Tekst do czytania –
○ ○ ○

Recenzje kinowe: Moja super eksdziewczyna, Życie ukryte w słowach

W skali od jednej do sześciu gwiazdek ocenia Robert Patoleta.

Robert Patoleta
Robert Patoleta
Udostępnij artykuł:

MOJA SUPER EKSDZIEWCZYNA ****

Inteligentna i zabawna parodia „Supermana” - zdecydowanie lepsza niż ostatni film o komiksowym herosie.

Zakompleksiony Matt Saunders (Luke Wilson) za namową wiecznie napalonego przyjaciela Vaughna (Rainn Wilson) podrywa w metrze niepozorną Jenny Johnson (Uma Thurman). Nie przypuszcza wówczas, że jego wybranka to słynna G-Girl - superbohaterka, która w gustownym obcisłym kombinezonie z rozwianym blond włosem ratuje ludzi z najbardziej karkołomnych tarapatów. Nie domyśla się tego nawet wtedy, kiedy myszka Jenny w łóżku okazuje się prawdziwym młotem na facetów.

Poznając coraz bliżej swoją wybrankę, coraz bardziej się do niej zniechęca. Jenny okazuje się chorobliwie zazdrosna i zaborcza. Kiedy wyznaje mu prawdę o sobie, Matt zaczyna rozumieć, że ich związek staje się dla niego niebezpieczny. Tym bardziej, że bardziej zależy mu na koleżance z pracy (Anna Faris), a tego Jenny, potrafiąca uderzeniem ręki wybić dziurę w ścianie, nie potrafi znieść. Na domiar złego na horyzoncie pojawia się złowrogi profesor Bedlam (Eddie Izzard), którego celem jest pozbawić G-Girl jej ponadnaturalnych umiejętności.

Film pełen seksualnych nawiązań bazuje na odwróconych damsko-męskich stereotypach. Tutaj kobieta bezwzględnie panuje nad ciapowatym i nierozgarniętym mężczyzną. Postać G-Girl jest dowcipnie pogłębiona, znacznie bardziej niż wyidealizowany, ale nudny Superman. Bohaterka jest znacznie bardziej ludzka. Ratuje świat w potrzebie, lecz kiedy jej samej coś nie pasuje, staje się rozhisteryzowanym potworem.

○ ○ ○

Fragment listingu –
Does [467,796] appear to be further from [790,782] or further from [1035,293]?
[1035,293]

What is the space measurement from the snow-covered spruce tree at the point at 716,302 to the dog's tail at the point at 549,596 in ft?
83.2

○ ○ ○

Polecenie – Powtórz wiernie fragment recenzji, zaczynając od słów „Recenzje kinowe: Moja” i kontynuując aż do słów „o komiksowym herosie.”. Listing nie jest potrzebny do wykonania zadań.

Rozwiązanie zadania –
Recenzje kinowe: Moja super eksdziewczyna, Życie ukryte w słowach

W skali od jednej do sześciu gwiazdek ocenia Robert Patoleta.

Robert Patoleta
Robert Patoleta
Udostępnij artykuł:

MOJA SUPER EKSDZIEWCZYNA ****

Inteligentna i zabawna parodia „Supermana” - zdecydowanie lepsza niż ostatni film o komiksowym herosie.